▶ _GIVEN INSTRUCTION_
Rewrite the data with each "camera" swapped for "viewer" and every other part left the same. Leave the pictures out of your answer.
* start SUPPLIED MATERIAL *
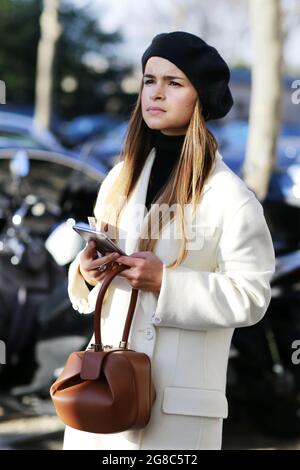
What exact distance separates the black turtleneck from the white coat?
0.12 metres

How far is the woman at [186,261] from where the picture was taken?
8.30 ft

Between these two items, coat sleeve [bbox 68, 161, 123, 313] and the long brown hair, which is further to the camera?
coat sleeve [bbox 68, 161, 123, 313]

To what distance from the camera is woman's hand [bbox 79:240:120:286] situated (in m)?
2.54

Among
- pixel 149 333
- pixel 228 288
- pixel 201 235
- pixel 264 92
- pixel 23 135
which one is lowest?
pixel 149 333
* end SUPPLIED MATERIAL *
▶ _FINAL RESULT_
What exact distance separates the black turtleneck from the white coat?
0.12 metres

How far is the woman at [186,261] from where the picture was taken?
8.30 ft

Between these two items, coat sleeve [bbox 68, 161, 123, 313] and the long brown hair, which is further to the viewer?
coat sleeve [bbox 68, 161, 123, 313]

To what distance from the viewer is woman's hand [bbox 79:240:120:286] situated (in m)?
2.54

Among
- pixel 149 333
- pixel 228 288
- pixel 201 235
- pixel 264 92
- pixel 23 135
which one is lowest?
pixel 149 333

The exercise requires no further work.